3.3 Entgegen der Ansicht der Beschwerdeführer schliesst das Fehlen der Rechtspersönlichkeit sowie der subjektiven Steuerpflicht der erst nachträglich gegründeten Übernahmegesellschaft im Zeitpunkt des Vertragsschlusses bzw. der Übergabe der fraglichen Aktien einen Übergang der Beteiligungsrechte in das Geschäftsvermögen des Käufers nach dem Buchwertprinzip nicht aus. Ein Wechsel vom Nenn- zum Buchwertprinzip tritt insbesondere dann ein, wenn im Zusammenhang mit privaten Aktienverkäufen die Ausschüttungssteuerlast aufgehoben oder reduziert wird, indem in der Beteiligung verkörperte Mittel, die dem Aktionär nur als Beteiligungsertrag zufliessen können, im Zug einer Veräusserung von Aktien des Privatvermögens gezielt in den Bereich von Geschäftsvermögen verschoben werden (vgl. ASA 70 289 E. 2c). Nach dem Wortlaut im Kaufvertrag vom 5. April 1995 erfolgte der Kauf ausdrücklich für "eine noch zu gründende Gesellschaft", und diese war "vertreten durch deren Mitgründer Herr D.________". Überdies übertrug der Verkäufer das Eigentum an den fraglichen Akten "der Käuferin" und überreichte die Aktien "Herrn D.________ zuhanden der Käuferin". Dies lässt offensichtlich darauf schliessen, dass D.________ die Vereinbarung nicht für sich, sondern für die in Gründung befindliche F.________ AG abschloss. Mit deren Eintragung ins Handelsregister am 8. Juni 1995 wurde das von den Vertragsparteien angestrebte Ziel, die Übernahme der 48 Namenaktien der E.________ AG durch die F.________ AG, denn auch verwirklicht. Die F.________ AG kaufte die Beteiligungsrechte an der E.________ AG über die Mittelsperson D.________, woraus sich im Ergebnis ein Wechsel vom Nenn- zum Buchwertprinzip unabhängig davon ergab, von wann an die neue Gesellschaft über Rechtspersönlichkeit verfügte bzw. was in einer allfälligen Übergangszeit privatrechtlich galt.

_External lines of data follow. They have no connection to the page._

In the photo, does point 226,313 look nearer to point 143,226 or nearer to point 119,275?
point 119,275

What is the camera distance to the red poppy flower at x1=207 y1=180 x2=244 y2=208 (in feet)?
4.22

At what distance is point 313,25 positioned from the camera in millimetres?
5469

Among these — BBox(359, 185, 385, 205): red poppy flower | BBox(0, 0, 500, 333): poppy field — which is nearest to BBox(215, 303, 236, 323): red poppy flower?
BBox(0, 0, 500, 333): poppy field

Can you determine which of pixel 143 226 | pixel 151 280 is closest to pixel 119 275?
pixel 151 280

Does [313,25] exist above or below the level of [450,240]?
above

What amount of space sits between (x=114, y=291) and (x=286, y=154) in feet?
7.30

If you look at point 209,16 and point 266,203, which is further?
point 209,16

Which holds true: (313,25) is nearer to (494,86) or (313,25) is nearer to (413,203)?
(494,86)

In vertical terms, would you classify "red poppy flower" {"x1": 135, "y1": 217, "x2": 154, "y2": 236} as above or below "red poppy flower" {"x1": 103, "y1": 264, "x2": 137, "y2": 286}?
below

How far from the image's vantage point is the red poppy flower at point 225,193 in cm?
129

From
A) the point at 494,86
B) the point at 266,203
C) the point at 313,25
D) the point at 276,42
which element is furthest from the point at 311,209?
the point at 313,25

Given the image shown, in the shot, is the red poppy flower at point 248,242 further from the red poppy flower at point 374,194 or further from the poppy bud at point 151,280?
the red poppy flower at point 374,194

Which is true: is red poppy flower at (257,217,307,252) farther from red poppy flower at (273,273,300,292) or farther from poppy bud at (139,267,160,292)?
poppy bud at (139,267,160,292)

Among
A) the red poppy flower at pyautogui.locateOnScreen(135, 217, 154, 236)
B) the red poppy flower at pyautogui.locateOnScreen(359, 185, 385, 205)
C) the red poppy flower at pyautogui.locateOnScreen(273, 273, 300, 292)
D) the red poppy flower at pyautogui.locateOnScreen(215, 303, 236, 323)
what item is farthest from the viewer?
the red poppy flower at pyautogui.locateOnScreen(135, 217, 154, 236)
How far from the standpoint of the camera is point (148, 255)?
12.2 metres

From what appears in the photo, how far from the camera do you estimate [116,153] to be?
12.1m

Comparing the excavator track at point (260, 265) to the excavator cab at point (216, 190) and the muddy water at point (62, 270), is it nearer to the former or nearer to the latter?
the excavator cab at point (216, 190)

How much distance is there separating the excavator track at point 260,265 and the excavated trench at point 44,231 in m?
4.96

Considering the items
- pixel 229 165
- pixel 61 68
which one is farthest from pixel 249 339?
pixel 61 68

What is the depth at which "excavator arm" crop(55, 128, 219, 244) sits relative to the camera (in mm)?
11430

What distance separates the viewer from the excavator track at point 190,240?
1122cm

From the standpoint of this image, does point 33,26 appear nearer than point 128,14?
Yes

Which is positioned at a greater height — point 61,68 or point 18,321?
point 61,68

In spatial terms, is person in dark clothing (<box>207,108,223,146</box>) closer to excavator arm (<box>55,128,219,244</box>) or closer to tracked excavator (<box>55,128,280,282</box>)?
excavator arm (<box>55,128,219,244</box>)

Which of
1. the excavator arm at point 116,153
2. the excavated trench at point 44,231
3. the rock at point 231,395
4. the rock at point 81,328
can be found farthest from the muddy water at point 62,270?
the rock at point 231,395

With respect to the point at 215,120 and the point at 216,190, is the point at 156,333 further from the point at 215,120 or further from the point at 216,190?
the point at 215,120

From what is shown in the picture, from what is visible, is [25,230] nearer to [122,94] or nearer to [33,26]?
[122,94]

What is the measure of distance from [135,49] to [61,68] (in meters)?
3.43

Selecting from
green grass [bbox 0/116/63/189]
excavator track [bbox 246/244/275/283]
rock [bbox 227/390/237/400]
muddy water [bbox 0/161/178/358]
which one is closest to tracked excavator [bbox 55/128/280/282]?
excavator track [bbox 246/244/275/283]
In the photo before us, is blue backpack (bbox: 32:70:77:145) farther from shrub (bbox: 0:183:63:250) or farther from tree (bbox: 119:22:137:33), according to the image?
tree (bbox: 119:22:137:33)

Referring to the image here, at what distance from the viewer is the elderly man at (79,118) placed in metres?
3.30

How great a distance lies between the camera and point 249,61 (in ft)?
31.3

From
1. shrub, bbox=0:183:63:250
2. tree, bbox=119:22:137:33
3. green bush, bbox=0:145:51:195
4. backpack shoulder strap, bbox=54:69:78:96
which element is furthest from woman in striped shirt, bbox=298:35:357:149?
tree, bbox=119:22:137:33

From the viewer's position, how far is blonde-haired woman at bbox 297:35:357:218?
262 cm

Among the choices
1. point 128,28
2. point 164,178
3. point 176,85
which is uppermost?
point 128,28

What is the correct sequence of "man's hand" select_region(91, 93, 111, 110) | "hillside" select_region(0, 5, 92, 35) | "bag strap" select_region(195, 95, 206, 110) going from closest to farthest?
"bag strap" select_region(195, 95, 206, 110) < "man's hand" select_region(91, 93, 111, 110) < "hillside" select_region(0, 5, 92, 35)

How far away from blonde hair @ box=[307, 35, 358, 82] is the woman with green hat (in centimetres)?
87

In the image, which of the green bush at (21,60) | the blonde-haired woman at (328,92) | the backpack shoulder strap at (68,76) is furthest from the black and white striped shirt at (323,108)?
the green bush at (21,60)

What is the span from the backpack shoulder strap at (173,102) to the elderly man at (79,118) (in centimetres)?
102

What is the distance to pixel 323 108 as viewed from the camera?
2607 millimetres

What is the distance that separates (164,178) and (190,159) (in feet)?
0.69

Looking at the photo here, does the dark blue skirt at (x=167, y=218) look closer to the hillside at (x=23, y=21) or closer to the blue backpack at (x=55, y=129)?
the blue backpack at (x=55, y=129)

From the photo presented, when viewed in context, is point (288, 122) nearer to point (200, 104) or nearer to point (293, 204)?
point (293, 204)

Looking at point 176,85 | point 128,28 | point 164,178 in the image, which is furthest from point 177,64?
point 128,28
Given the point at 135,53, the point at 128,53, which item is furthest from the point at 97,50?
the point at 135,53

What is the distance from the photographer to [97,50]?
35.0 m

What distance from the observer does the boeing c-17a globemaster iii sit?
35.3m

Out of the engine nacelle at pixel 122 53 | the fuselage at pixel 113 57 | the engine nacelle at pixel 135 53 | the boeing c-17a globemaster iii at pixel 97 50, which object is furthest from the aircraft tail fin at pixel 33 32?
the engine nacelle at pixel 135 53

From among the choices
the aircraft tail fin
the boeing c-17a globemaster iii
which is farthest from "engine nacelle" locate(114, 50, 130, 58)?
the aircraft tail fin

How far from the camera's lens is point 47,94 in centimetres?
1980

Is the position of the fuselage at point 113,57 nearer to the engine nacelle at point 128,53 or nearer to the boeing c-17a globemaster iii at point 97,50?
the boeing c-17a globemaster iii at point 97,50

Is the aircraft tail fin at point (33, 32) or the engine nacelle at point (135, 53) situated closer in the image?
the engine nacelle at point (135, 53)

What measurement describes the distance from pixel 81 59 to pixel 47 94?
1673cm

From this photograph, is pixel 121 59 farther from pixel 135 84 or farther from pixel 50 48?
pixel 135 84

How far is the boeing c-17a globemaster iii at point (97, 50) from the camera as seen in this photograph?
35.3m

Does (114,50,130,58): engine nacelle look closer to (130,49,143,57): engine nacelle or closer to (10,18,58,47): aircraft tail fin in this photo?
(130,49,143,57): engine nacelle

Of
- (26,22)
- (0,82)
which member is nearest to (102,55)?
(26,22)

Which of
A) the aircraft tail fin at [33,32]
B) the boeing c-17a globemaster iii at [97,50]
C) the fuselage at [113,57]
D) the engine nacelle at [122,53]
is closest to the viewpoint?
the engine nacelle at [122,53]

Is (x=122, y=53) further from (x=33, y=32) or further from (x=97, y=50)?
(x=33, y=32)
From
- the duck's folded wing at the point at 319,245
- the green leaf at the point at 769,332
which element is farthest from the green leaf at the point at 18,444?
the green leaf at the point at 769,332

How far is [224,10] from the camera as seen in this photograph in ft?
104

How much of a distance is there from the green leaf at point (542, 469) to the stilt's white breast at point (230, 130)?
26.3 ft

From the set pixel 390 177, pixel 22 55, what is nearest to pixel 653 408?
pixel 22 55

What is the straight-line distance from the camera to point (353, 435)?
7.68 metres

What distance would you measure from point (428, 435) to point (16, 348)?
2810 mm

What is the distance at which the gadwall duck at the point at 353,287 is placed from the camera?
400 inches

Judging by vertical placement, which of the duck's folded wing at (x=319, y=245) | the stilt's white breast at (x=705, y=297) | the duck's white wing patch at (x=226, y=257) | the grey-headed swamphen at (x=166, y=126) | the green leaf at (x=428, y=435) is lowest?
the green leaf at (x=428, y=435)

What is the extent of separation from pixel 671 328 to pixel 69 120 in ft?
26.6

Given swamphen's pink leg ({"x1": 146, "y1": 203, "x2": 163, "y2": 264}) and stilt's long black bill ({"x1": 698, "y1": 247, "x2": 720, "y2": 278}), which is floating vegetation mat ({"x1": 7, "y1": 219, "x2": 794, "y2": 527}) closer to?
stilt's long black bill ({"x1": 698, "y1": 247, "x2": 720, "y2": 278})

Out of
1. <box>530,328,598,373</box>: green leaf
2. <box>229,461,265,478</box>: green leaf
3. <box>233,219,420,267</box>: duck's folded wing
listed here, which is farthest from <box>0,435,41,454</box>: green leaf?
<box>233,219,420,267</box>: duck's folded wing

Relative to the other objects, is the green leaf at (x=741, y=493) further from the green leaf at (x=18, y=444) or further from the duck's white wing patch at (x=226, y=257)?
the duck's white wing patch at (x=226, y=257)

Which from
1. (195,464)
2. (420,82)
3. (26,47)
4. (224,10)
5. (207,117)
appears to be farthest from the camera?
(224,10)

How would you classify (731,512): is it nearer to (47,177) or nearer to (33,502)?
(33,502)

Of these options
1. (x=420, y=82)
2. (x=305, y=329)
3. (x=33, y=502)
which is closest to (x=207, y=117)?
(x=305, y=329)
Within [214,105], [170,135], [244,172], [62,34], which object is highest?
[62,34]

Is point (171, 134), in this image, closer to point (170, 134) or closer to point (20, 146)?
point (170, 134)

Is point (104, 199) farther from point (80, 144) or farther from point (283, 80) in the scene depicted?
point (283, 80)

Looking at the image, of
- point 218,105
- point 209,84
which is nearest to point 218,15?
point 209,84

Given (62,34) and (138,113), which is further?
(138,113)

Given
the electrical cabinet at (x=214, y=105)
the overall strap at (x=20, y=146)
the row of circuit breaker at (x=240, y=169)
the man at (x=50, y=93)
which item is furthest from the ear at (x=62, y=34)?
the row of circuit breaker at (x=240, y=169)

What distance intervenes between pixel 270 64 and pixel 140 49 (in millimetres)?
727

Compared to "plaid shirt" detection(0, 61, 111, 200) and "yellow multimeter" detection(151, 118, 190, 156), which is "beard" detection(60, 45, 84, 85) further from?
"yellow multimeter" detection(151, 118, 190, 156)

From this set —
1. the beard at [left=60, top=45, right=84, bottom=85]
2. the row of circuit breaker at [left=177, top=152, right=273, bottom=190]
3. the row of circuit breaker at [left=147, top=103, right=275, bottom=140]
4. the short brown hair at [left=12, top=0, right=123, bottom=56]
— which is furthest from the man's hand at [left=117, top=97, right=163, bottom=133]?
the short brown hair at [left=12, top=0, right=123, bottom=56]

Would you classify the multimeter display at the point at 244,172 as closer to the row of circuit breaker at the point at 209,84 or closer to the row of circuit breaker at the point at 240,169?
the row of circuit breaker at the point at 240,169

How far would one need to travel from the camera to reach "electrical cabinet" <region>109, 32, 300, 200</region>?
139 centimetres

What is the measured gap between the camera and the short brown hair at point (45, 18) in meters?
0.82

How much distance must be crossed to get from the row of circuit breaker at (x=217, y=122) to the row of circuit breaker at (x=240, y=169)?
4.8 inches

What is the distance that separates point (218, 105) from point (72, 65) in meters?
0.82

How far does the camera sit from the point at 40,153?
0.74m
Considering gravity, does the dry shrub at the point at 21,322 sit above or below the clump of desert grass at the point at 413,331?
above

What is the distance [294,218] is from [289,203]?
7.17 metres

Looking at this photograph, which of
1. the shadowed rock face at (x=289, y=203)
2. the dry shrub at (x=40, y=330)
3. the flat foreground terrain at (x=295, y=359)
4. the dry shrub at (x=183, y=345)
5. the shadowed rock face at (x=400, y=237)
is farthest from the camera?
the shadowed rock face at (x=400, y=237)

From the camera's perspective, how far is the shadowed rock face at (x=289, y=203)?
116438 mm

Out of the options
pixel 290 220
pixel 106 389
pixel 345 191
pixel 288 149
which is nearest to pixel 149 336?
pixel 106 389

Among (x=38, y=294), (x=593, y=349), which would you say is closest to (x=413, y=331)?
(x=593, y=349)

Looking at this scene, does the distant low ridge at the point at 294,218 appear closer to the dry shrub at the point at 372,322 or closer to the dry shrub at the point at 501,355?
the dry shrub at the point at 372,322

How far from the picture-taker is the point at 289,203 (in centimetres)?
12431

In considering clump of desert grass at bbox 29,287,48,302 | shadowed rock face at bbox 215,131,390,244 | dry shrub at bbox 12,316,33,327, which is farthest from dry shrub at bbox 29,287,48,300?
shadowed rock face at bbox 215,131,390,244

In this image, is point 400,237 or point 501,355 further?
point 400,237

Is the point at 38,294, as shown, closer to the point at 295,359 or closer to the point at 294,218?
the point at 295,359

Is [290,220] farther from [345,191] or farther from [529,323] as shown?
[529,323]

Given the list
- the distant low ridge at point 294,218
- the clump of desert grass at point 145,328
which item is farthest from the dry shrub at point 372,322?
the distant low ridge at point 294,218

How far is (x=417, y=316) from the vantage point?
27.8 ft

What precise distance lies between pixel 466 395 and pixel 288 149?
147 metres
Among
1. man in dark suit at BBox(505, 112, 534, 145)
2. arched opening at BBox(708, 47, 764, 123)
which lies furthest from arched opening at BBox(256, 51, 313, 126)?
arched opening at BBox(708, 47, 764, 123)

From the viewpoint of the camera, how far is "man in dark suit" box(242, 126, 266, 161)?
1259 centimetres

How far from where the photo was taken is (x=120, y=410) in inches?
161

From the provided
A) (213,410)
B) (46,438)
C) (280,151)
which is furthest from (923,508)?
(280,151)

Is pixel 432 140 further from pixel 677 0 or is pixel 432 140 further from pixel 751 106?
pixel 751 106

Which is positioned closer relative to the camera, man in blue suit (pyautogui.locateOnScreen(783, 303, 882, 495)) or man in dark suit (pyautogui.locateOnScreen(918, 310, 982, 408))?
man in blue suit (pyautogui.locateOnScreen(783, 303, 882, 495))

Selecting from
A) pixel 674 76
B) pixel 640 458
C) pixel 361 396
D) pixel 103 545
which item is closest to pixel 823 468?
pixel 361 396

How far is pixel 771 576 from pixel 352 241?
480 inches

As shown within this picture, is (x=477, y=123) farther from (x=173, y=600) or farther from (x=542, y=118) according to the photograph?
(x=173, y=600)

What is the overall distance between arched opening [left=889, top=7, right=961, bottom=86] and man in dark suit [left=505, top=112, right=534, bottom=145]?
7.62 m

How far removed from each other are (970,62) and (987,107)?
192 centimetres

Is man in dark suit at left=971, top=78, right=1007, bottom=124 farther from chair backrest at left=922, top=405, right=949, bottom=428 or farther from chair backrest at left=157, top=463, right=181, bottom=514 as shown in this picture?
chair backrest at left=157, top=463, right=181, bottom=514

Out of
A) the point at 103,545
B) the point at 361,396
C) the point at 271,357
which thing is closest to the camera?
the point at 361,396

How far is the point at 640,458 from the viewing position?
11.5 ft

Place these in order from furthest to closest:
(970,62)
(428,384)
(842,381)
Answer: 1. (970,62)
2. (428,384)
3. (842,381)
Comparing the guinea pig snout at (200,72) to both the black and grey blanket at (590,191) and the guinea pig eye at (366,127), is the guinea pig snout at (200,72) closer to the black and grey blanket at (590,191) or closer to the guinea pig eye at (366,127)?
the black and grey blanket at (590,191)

3.4 Mit Blick auf die Frage der Mittelentnahme bzw. Substanzverminderung aus der erworbenen Gesellschaft lösen alle Vorgänge eine Besteuerung aus, die wirtschaftlich eine Liquidation oder Teilliquidation bewirken, durch welche die Gesellschaft im Ergebnis den Beteiligten Vermögen preisgibt. Im vorliegenden Fall griff die Käufergesellschaft zur Begleichung des Kaufpreises auf die Mittel der erworbenen E.________ AG zurück, wozu sie aufgrund ihrer finanziellen Lage offenbar auch angewiesen war. Der Check, mit welchem der Kaufpreis bezahlt wurde, war über ein Konto der E.________ AG gedeckt, und der Betrag wurde auf diesem Konto bezogen, wie ein in den Akten liegender Bankbeleg bestätigt. Die Mittel zur Finanzierung des Kaufpreises stammten somit aus der E.________ AG. Damit ist eine Mittelentnahme aus der erworbenen Gesellschaft zu bejahen. Die von den Beschwerdeführern dagegen erhobenen Einwände sind unbehelflich und vermögen daran nichts zu ändern.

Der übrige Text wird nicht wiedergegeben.